# A simple contraction question.

1. May 22, 2007

### MathematicalPhysicist

A rod. having slope m relative to the x axis of S, moves in the x direction at speed u. what is the rod's slope in the usual second frame S'? (S is at rest realtive to S' which moves along the x direction with velocity v).
well obviously the horizontal length of the rod is contracted or lengthened, depends on your frame:
i think that if L is the length of the rod, and $$u'=\frac{u-v}{1-\frac{uv}{c^2}}$$ then we have: L'_x=Lcos(theta)/gamma(u')
and the slope in S' is: m'=m*gamma(u') cause the vertical portion of the rod doesnt get change.
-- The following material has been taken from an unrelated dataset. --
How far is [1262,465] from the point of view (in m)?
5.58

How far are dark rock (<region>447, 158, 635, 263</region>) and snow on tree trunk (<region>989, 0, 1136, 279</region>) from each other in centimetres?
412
the problem is that in the answer key we have:
m'=m*gamma(v)*(1-uv/c^2)
but i dont get this, even with some algebraic manipulations, so i guess im wrong here, can someone help here?

2. May 22, 2007

### neutrino

3. May 22, 2007

### MathematicalPhysicist

S is at rest relative to S', where S' moves with horizontal velcoity compared to S, what's not understood here?

4. May 22, 2007

### Staff: Mentor

(1) S is at rest relative to S'
(2) S' moves with a horizontal velocity compared to S

Sounds contradictory to me! You might want to reword your problem statement.

5. May 22, 2007

### MathematicalPhysicist

what's wrong here?
one frame is stationary the other one moves with constant speed, what's wrong with this?

6. May 22, 2007

### neutrino

In SR, you cannot say that something is at rest in an absolute sense. It has to at rest with respect to/relative to something. So if S' is at rest with respect to S, then the relative velocity between the two is 0. If, on the other hand, S' has a velocity of v as measured by S, then S' measures the velocity of S to be -v(assuming standard configuration).

7. May 22, 2007

### MathematicalPhysicist

yes i see your point, i meant that S' has velocity v as measured by S.

8. May 22, 2007

### neutrino

Now that we have taken care of that, back to the problem...

I don't really see how to manipulate your answer, which is correct, to the form given in the book, and I also don't see how it is simpler than just having gamma(u').